SUPPLIED DATA:
--------------------------------------------------

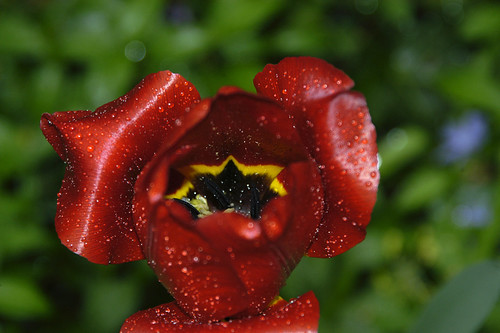 Tulip with Raindrops, Annapolis 53031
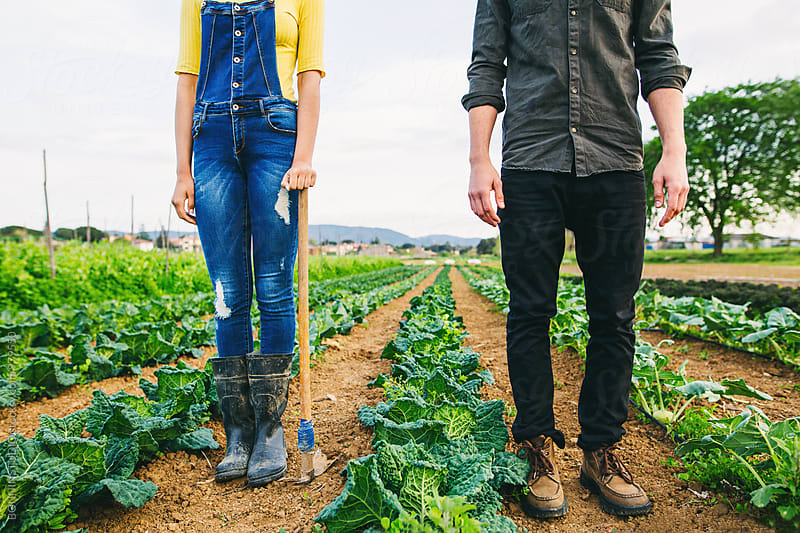 Couple standing in cabbage orchard.  by BONNINSTUDIO for Stocksy United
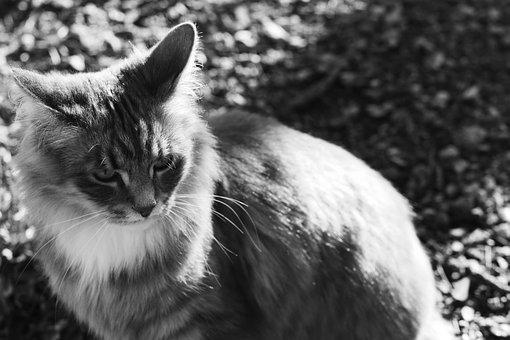 Cat, Pet, Animal, Portrait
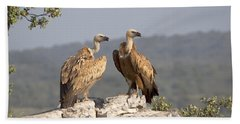 Griffon Vulture Pair Extremadura Spain Beach Towel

--------------------------------------------------

PROBLEM DESCRIPTION: Write out the data exactly, and exclude every picture it holds.

TASK OUTPUT:
 Tulip with Raindrops, Annapolis 53031
 Couple standing in cabbage orchard.  by BONNINSTUDIO for Stocksy United
 Cat, Pet, Animal, Portrait
 Griffon Vulture Pair Extremadura Spain Beach Towel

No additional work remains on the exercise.